- Tâches à réaliser
[A] Relève dans la chronique tous les titres de morceaux de la suite qui y sont cités.
[B] Recopie le passage de la chronique qui commence par « Ensuite, ce qui » et s'arrête après « une flamme constante. », en changeant « stupéfiant » en « saisissant ».
[C] Selon la chronique, de quelle formation Ivan Gélugne est-il arrivé ?

- Texte fourni

Chronique

Théo Ceccaldi

Petite Moutarde

Théo Ceccaldi (vln, alto, comp), Alexandra Grimal (ts, ss, sopranino, voix), Ivan Gélugne (b), Florian Satche (dm)

Label / Distribution : ONJAZZ Records

Il paraît que ce qu’on dit ment. Ce n’est pas Théo Ceccaldi qui va nous démentir avec des titres comme Petite Moutarde (pour l’ensemble du CD), mais aussi « Petit Raifort », « Petit piment d’Espelette », « Petit poivre de Sichuan » ou « Petit Gingembre » pour titres des morceaux de la suite. Très français tout ça : cette façon de dissimuler les sentiments sous les jeux de mots, de cacher la profondeur de la musique sous des airs de divertissement. Ce qu’on dit ment, et ne ment pas. Et ce n’est pas le « dromadaire » annoncé dès le début qui y changera quelque chose.

Ensuite, ce qui nous retient dans ce disque (évidemment une pluralité de traits et d’affects) c’est bien sûr la qualité d’écriture - qu’on connaît mais qui se fait entendre ici de façon très explicite - mais aussi et surtout la pertinence des participants. La beauté du son d’Alexandra Grimal au saxophone ténor a quelque chose de stupéfiant. La façon dont elle passe du sopranino à sa propre voix est étonnante de justesse et d’habileté. Ivan Gélugne, qu’on a vu arriver du quartet d’Émile Parisien, fait entendre quelques déboulés d’une précision extrême, avec un son d’une grande plénitude. Quant à Florian Satche il porte le quartet à l’incandescence à deux ou trois reprises, tout en assurant une flamme constante.

- Données fournies

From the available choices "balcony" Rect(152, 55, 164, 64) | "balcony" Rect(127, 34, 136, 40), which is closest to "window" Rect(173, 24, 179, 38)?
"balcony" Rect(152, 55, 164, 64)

- Réponses
[A] « Petit Raifort », « Petit piment d'Espelette », « Petit poivre de Sichuan », « Petit Gingembre »

[B]
Ensuite, ce qui nous retient dans ce disque (évidemment une pluralité de traits et d’affects) c’est bien sûr la qualité d’écriture - qu’on connaît mais qui se fait entendre ici de façon très explicite - mais aussi et surtout la pertinence des participants. La beauté du son d’Alexandra Grimal au saxophone ténor a quelque chose de saisissant. La façon dont elle passe du sopranino à sa propre voix est étonnante de justesse et d’habileté. Ivan Gélugne, qu’on a vu arriver du quartet d’Émile Parisien, fait entendre quelques déboulés d’une précision extrême, avec un son d’une grande plénitude. Quant à Florian Satche il porte le quartet à l’incandescence à deux ou trois reprises, tout en assurant une flamme constante.

[C] Du quartet d'Émile Parisien.